**Extracted text:**
## Using output from a fitted machine learning algorithm as a predictor in a statistical model

Fred Gruber writes:

I attended your talk at Harvard where, regarding the question on how to deal with complex models (trees, neural networks, etc) you mentioned the idea of taking the output of these models and fitting a multilevel regression model. Is there a paper you could refer me to where I can read about this idea in more detail? At work I deal with ensembles of Bayesian networks in a high dimensional setting and I’m always looking for ways to improve the understanding of the final models.

I replied that I know of no papers on this; it would be a good thing for someone to write up. In the two examples I was thinking of (from two different fields), machine learning models were used to predict a binary outcome; they gave predictions on 0-1 scale. We took the logits of these predictions to get continuous scores; call these “z”, then we ran logistic regressions on the data, using, as predictors, z and some other things. For example,
Pr(y_i = 1) = invlogit(a_j[i] + b*z_i) [that’s a varying-intercept model]
Pr(y_i = 1) = invlogit(a_j[i] + b_j[i]*z_i) [varying intercepts and slopes]
Pr(y_i = 1) = invlogit(a_j[i] + b_j[i]*z_i + X*gamma) [adding some new predictors]
You’d expect the coefficients b to be close to 1 in this model, but adding the varying intercepts/slopes and other structures can help pick up patterns that were missed in the machine learning model, and can be helpful in expanding the predictions, generalizing to new settings.

**Data excerpts:**

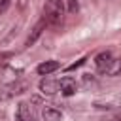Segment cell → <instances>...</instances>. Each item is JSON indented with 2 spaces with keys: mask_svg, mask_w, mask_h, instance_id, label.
<instances>
[{
  "mask_svg": "<svg viewBox=\"0 0 121 121\" xmlns=\"http://www.w3.org/2000/svg\"><path fill=\"white\" fill-rule=\"evenodd\" d=\"M64 17V2L62 0H47L43 4V21L47 25H60Z\"/></svg>",
  "mask_w": 121,
  "mask_h": 121,
  "instance_id": "obj_1",
  "label": "cell"
},
{
  "mask_svg": "<svg viewBox=\"0 0 121 121\" xmlns=\"http://www.w3.org/2000/svg\"><path fill=\"white\" fill-rule=\"evenodd\" d=\"M26 89H28V83H26L25 79H17V81H13V83H9V85H6V87L0 89V100L13 98V96L25 93Z\"/></svg>",
  "mask_w": 121,
  "mask_h": 121,
  "instance_id": "obj_2",
  "label": "cell"
},
{
  "mask_svg": "<svg viewBox=\"0 0 121 121\" xmlns=\"http://www.w3.org/2000/svg\"><path fill=\"white\" fill-rule=\"evenodd\" d=\"M34 117H36L34 108L28 102H19L15 110V121H34Z\"/></svg>",
  "mask_w": 121,
  "mask_h": 121,
  "instance_id": "obj_3",
  "label": "cell"
},
{
  "mask_svg": "<svg viewBox=\"0 0 121 121\" xmlns=\"http://www.w3.org/2000/svg\"><path fill=\"white\" fill-rule=\"evenodd\" d=\"M45 25H47V23H45L43 19H42V21H38V23L34 25V28L30 30V34H28V38H26V42H25V47H32V45L38 42V38H40V36H42V32L45 30Z\"/></svg>",
  "mask_w": 121,
  "mask_h": 121,
  "instance_id": "obj_4",
  "label": "cell"
},
{
  "mask_svg": "<svg viewBox=\"0 0 121 121\" xmlns=\"http://www.w3.org/2000/svg\"><path fill=\"white\" fill-rule=\"evenodd\" d=\"M40 91H42L43 95H55V93H59V91H60L59 79H51V78L42 79V81H40Z\"/></svg>",
  "mask_w": 121,
  "mask_h": 121,
  "instance_id": "obj_5",
  "label": "cell"
},
{
  "mask_svg": "<svg viewBox=\"0 0 121 121\" xmlns=\"http://www.w3.org/2000/svg\"><path fill=\"white\" fill-rule=\"evenodd\" d=\"M59 87H60L62 95H66V96H70V95H74L78 91V83H76L74 78H62V79H59Z\"/></svg>",
  "mask_w": 121,
  "mask_h": 121,
  "instance_id": "obj_6",
  "label": "cell"
},
{
  "mask_svg": "<svg viewBox=\"0 0 121 121\" xmlns=\"http://www.w3.org/2000/svg\"><path fill=\"white\" fill-rule=\"evenodd\" d=\"M59 60H45V62H42V64H38V68H36V72L40 74V76H49V74H53L55 70H59Z\"/></svg>",
  "mask_w": 121,
  "mask_h": 121,
  "instance_id": "obj_7",
  "label": "cell"
},
{
  "mask_svg": "<svg viewBox=\"0 0 121 121\" xmlns=\"http://www.w3.org/2000/svg\"><path fill=\"white\" fill-rule=\"evenodd\" d=\"M112 53L110 51H102V53H98L96 57H95V64H96V68L100 70V72H104L106 68H108V64L112 62Z\"/></svg>",
  "mask_w": 121,
  "mask_h": 121,
  "instance_id": "obj_8",
  "label": "cell"
},
{
  "mask_svg": "<svg viewBox=\"0 0 121 121\" xmlns=\"http://www.w3.org/2000/svg\"><path fill=\"white\" fill-rule=\"evenodd\" d=\"M42 117H43V121H62V113L53 106H43Z\"/></svg>",
  "mask_w": 121,
  "mask_h": 121,
  "instance_id": "obj_9",
  "label": "cell"
},
{
  "mask_svg": "<svg viewBox=\"0 0 121 121\" xmlns=\"http://www.w3.org/2000/svg\"><path fill=\"white\" fill-rule=\"evenodd\" d=\"M106 76H119L121 74V59H112V62L108 64V68L104 70Z\"/></svg>",
  "mask_w": 121,
  "mask_h": 121,
  "instance_id": "obj_10",
  "label": "cell"
},
{
  "mask_svg": "<svg viewBox=\"0 0 121 121\" xmlns=\"http://www.w3.org/2000/svg\"><path fill=\"white\" fill-rule=\"evenodd\" d=\"M66 2V9L70 13H76L78 11V0H64Z\"/></svg>",
  "mask_w": 121,
  "mask_h": 121,
  "instance_id": "obj_11",
  "label": "cell"
},
{
  "mask_svg": "<svg viewBox=\"0 0 121 121\" xmlns=\"http://www.w3.org/2000/svg\"><path fill=\"white\" fill-rule=\"evenodd\" d=\"M11 57H13L11 53H0V66H4V64L11 59Z\"/></svg>",
  "mask_w": 121,
  "mask_h": 121,
  "instance_id": "obj_12",
  "label": "cell"
},
{
  "mask_svg": "<svg viewBox=\"0 0 121 121\" xmlns=\"http://www.w3.org/2000/svg\"><path fill=\"white\" fill-rule=\"evenodd\" d=\"M9 4H11V0H0V15L9 8Z\"/></svg>",
  "mask_w": 121,
  "mask_h": 121,
  "instance_id": "obj_13",
  "label": "cell"
},
{
  "mask_svg": "<svg viewBox=\"0 0 121 121\" xmlns=\"http://www.w3.org/2000/svg\"><path fill=\"white\" fill-rule=\"evenodd\" d=\"M117 121H121V113H119V115H117Z\"/></svg>",
  "mask_w": 121,
  "mask_h": 121,
  "instance_id": "obj_14",
  "label": "cell"
}]
</instances>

**Task directions:** Extend the post above on using machine learning predictions as predictors in a multilevel regression, starting after its last sentence.

**Response:**
Gruber followed up:

It is an interesting approach. My initial thought was different. I have seem some approaches to bring some interpretability to complex models by learning the prediction of the complex model as in

Buciluǎ, Cristian, Rich Caruana, and Alexandru Niculescu-Mizil. “Model Compression.” In Proceedings of the 12th ACM SIGKDD International Conference on Knowledge Discovery and Data Mining, 535–41. ACM, 2006. http://dl.acm.org/citation.cfm?id=1150464.

Ba, Lei Jimmy, and Rich Caurana. “Do Deep Nets Really Need to Be Deep?” CoRR abs/1312.6184 (2013). http://arxiv.org/abs/1312.6184.

And more recently
Ribeiro, Marco Tulio, Sameer Singh, and Carlos Guestrin. “‘Why Should I Trust You?’: Explaining the Predictions of Any Classifier,” 1135–44. ACM Press, 2016. doi:10.1145/2939672.2939778.

That’s all fine, it’s good to understand a model. I was thinking of a different question, which was taking predictions from a model and trying to do more with them by taking advantage of other information that had not been used in the original fit.

1. Matt says:

Andrew Crane-Droesch at USDA has been doing some of this:

2. Keith O'Rourke says:

When fitting additional covariates the work on Pre-validation and inference in microarrays by Tibshirani and Efron might be worth being aware of. In addition to additional covariates it involved cross-validation in an attempt to get a better senses of the contribution of additional covariates.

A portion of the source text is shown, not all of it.